Serving Midwest Aviation Since 1960

Living where you fly

Hector Airport continues policy of live-in manager, established in the 1940s

When it comes to advocating for a permanent resident living at a community airport, Ed and Connie Newberg, have, quite literally, lived their convictions for 38 years. When they got married in 1977, they moved to the Hector Municipal Airport.

"Then resident, Gary (Bipes) had it for sale, and I was already hanging around at the airport quite a bit," said Ed Newberg, "so it just seemed a natural thing to do, live at the airport. We are just a mile from town. It's been wonderful."
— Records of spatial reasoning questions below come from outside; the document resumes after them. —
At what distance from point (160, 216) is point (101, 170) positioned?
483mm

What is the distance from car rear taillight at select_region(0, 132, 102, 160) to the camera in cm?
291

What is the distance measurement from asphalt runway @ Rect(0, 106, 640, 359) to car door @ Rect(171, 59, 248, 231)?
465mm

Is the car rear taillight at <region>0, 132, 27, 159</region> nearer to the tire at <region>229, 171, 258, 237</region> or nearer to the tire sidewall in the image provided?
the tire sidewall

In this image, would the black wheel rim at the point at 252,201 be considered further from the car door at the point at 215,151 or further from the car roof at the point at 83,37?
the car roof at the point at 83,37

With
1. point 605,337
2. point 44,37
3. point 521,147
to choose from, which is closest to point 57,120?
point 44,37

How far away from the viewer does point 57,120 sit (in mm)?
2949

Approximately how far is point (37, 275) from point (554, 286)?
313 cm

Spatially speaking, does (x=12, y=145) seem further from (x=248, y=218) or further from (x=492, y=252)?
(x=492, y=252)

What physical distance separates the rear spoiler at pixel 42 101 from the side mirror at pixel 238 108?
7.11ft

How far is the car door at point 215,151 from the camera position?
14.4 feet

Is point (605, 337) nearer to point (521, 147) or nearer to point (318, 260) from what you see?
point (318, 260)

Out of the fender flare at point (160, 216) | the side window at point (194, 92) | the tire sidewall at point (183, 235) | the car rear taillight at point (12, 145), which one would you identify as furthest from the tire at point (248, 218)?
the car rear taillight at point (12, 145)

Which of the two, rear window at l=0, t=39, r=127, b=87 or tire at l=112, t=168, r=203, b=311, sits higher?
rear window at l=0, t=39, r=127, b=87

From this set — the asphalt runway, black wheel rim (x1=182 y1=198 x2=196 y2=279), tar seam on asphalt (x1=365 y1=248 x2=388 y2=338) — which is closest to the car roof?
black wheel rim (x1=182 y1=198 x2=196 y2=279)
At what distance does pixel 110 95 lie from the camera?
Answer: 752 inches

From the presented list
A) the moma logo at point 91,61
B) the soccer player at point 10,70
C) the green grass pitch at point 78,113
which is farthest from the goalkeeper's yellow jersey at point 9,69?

Hector Airport was established in 1925. Except for one brief time in the 1960s, someone has lived at the airport since the 1940s. Most airports were closed in 1942 because of World War II but Hector was opened again when it promised a civilian guard would provide a 24/7 presence.

When the Newbergs moved in, they purchased the 14 by 70-foot mobile home that had been established on the property. In 1987, they replaced the mobile home with a double wide manufactured home. In 1997, they put a basement under the house. Though the city owns the airport, as home owners, Newbergs were responsible for utilities, taxes, upkeep, and improvements to the house.

"In 1981, we started a spray business," said Newberg. "It was really nice to be right there, walk across the ramp, and go to work. You can't beat that."

Newberg noted having someone live on the property also has benefits for the airport. For example, airports with a 24/7 presence may qualify for insurance discounts. Also, when mishaps occur, help is available immediately, like the times an aircraft blocked a runway and he and his tractor were readily available to assist in moving the plane. There have also been two accidents at Hector Airport over the years, in which injuries were mitigated by the fact that someone was right there to assist and call 911.

However, Newberg said, accidents aside, the most important reason for someone to live at the airport is the practical matter of the safety and well-being of the airport itself, and for advocating for general aviation.

"When you have kids riding up on their bicycles, or anyone driving up to the airport, there are going to be a few different possibilities for the way it could go," said Newberg. "One would be, if there is nobody there, someone is maybe going to get into mischief, maybe innocently, maybe not so innocently."

Newberg said airport grounds being unkempt and uncared for invites mischief, including vandalism or theft. He recalled several instances of assets at community airports being spray painted or destroyed. In other cases, aircraft in the tie-down area of a community airport have been tampered with, even to the point of having their engines started, resulting in the airplane ending up damaged when run off the runway.

"Nobody was living there, so that's what happens," said Newberg.

By far, the biggest benefit of a manned airport is being put in the position of an ambassador when company arrives, curious about how an airport works. When Newbergs lived on the airport grounds, they warmly welcomed expected and unexpected visitors alike.

"It makes a huge difference when somebody living at an airport is there to be an ambassador," said Newberg. "You think about a kid riding out to an airport and the place looks like a maximum-security prison, all fenced in, gates locked. What kind of experience do they have compared to an open airport where someone comes out, greets them and says, hey kids, do you want to see some of the airplanes we have in these hangars?"

The couple's advocacy also included inviting school groups to the airport on field trips, continuing the tradition of the Annual Flight Breakfast, and sponsoring area students to attend MnDOT's ACE Camp.

In 2016, Ed and Connie continued their advocacy by handing over the keys to the double wide to Nic and Sam Heiderscheidt, cousins who are enthusiastically carrying on the tradition of pride in airport maintenance and accessibility.

Sam has been flying for Newberg for several years. Nic is a commercial pilot who also has experience flying for Newberg and, more importantly, has lived at the airport over the past several winters when Newbergs were out of state.

Nic Heiderscheidt, Mac, his wife, daughter Elisa, and newborn son, Abe are currently living at the airport full time.

"Heiderscheidts are doing a great job," said Newberg. "They keep the airport looking like a golf course, just like we've always done. They are meticulous. It looks like somebody cares. I think that's a big factor for the attractiveness of an airport."

Though Newbergs have moved to a farm just outside of Hector, they are still active visitors to and advocates of the airport.

"I would like to see more of this," said Newberg. "It's going to be one of my passions, promoting people living at more community airports. If you want general aviation to survive, have someone at the airport to fill visitors in on how to get into aviation, how much an airplane costs, how can you find one, what's the best kind of airplane for what a person wants to do in aviation. Those are the kind of answers guys who lived at airports used to provide.

"I see the future and well-being of small, rural airports being threatened by removing rather than promoting a 24/7 presence."